Can Cities be Greta?

Peleg Kremer, Princeton.  Raz Godelnik, Princeton. 
1 October 2019

Many voices. Greener cities. Better cities.
Truly addressing the climate crisis in cities may require embracing the mindset of a 16-year old climate activist who is not afraid to challenge every one of our assumptions about life as we know it.
On the last week of September millions of people participated in climate strike marches around the world, protesting against global inaction on climate change. Led by teen climate activist Greta Thunberg, the youth climate strike movement and other social movements such as the Sunrise Movement in the U.S. and Extinction Rebellion in the U.K. are effectively reshaping the discourse on climate change. Over the course of one year, these activists have become a powerful agent of change by offering a nuanced balance between fear and hope and the candidness of young people who are not afraid to call out politicians or businesspeople that fail to act.

Climate march, New York City, 20 September 2019. Photo; Roy (Flickr)

(Required work):
Pick up the piece on cities and the climate crisis after its final line and write the next few paragraphs in the same voice.

(Collected material):
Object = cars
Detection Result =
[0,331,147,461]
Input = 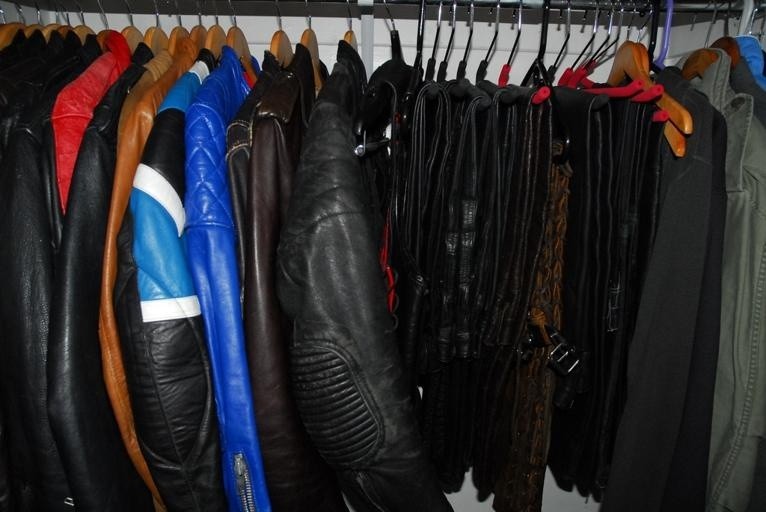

(Reply):
For the most part the millions joining the climate strike marches in September did so in cities, filling the streets of 1,000 cities in 185 countries. While the urban landscape of cities around the world became an inseparable part of the climate protests, it also brought up questions about the role of cities in changing the course of action on climate change. If we accept Greta Thunberg’s narrative that “our house is on fire”, then a key question is what role cities take on themselves?

For cities, this is a burning question. Cities are at the forefront of dealing with the impacts of climate change, including extreme weather events, sea level rise, food and water shortages, arrival of climate refugees and health issues. 

While some cities have been at the forefront of climate action (see many examples at C40 and ICLEI), recent studies suggest that most cities respond poorly to the challenge, in terms of both mitigation and adaptation. Moreover, cities with higher poverty rates seem less prepared to address climate impacts. This is not good news given that climate change operates as a threat multiplier exacerbating existing food security, health and other social problems. The stark reality is that nothing we have done so far has managed to move the needle in the right direction on climate action.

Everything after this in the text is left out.